A. It's a very important distinction, not just attitudinally, but in terms of how you shape the agency. If you believe that most people will cheat, given the opportunity, then you structure an agency that is much like a traditional police force. You're constantly looking at individual violations and trying to correct them. If you believe what all the data says, that with good information and clear guidance, most people want to do the right thing and will do the right thing, it makes it a lot easier.

We're trying to get to that point. Not having that skepticism or cynicism about the vast majority of taxpayers and just instead knowing that they want to do the right thing if we can make it easier, faster, clearer for them. That might be as simple as looking at our communications. A standard letter from this agency would be, "This is to inform you that you're getting this letter because…."  The "because" is a list of sections of the Connecticut General Statutes which warrant the letter. Then the letter goes on to say, "If you do not respond to this letter you're going to be in serious trouble."  Now, let me tell you what the problem is. That's not a good communication. First of all, no one plows through that, and we've already pissed them off before they even get to the thing we need them to do. So there are some simple things like that we can do. That was just one thing, changing the internal attitude towards more communication, more conversation, more taxpayer assistance, more clarity, more help, more self-help, helping people craft their own payment plans.

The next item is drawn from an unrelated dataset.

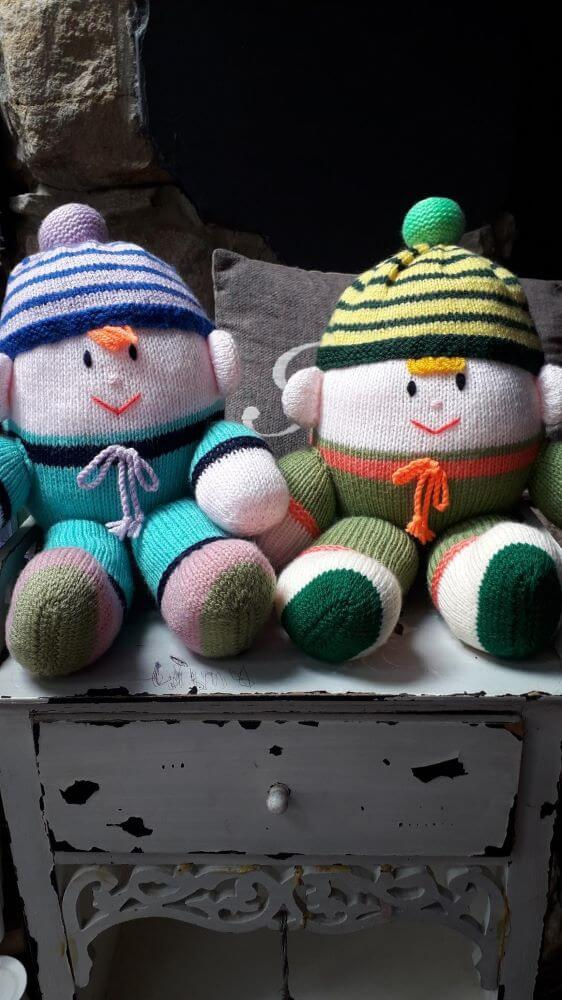 Hand knitted humpty dumpty. Differing colours with stripped hats with pom poms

Again, research is absolutely clear. If I tell you how much you have to pay on a payment plan, you will pay it once and stop because you never believed that you could do it. If you tell me and we negotiate over how much you think you can do, you'll stick to that payment plan, and you will not vary from it. These are the kinds of things that we can do differently. That's the internal part.

As to practitioners, even considering the worst tax departments, it's clear that people are not sitting there thinking about ways to make people's lives miserable or to take money out of the economy. So what we're trying to say to folks is that we can work together. We have fought to have a collaborative relationship. It's not necessarily adversarial. When we're in court, yeah, it's adversarial; but when we're here in the review process, it's not necessarily adversarial. We're not "gotcha" and the taxpayer isn't "get away with it."  If we approach it as "get away with it" and "gotcha," we're going to have a hard time getting to someplace that's good for both of us.

We were not communicative. We were not outgoing. We were not present in the world of taxpayers. We were just here in Hartford sending things to them and demanding things of them. Those are the two things that surprise me, I think. I probably shouldn't have been surprised by the second, but I think the first is an occupational hazard of people who deal often with people who have done something wrong. It starts to get easy to think that most people are doing things wrong.

Q. Any closing thoughts?

A. Let's go back to the policy role of tax agencies. If we're not in a position to advise governors and legislatures and the public at large, if we're not in a position to provide information and education, I don't know who is. So being hermetic, being focused on collection, not willing to speak, not willing to get out and say things and not getting out into the community, not getting in front of the legislature, is not serving anybody's purposes. The traditional view that all we do is collection and crunch data, and we don't like to talk to people about what we do; we want to keep a low profile and sort of hide out in the tax collection agency—it ain't working. It doesn't work for anybody, but it's certainly not working for tax agencies. ■


1Representative Bob Goodlatte (R-Va.) is the Chair of the House Judiciary Committee. Goodlatte has argued in the past for "tech neutrality," meaning that the same sales tax should apply to online and in-store purchases; but he has also expressed concerns that the Marketplace Fairness Act could allow states to 'regulate beyond their borders'. See, e.g., Goodlatte's Online Sales Tax Principles Review House Debate, Huffington Post (Sept. 18, 2013); Peter Fricke, Internet Tax Ban Passes House, But Could Stall In Senate, The Daily Caller (June 10, 2015).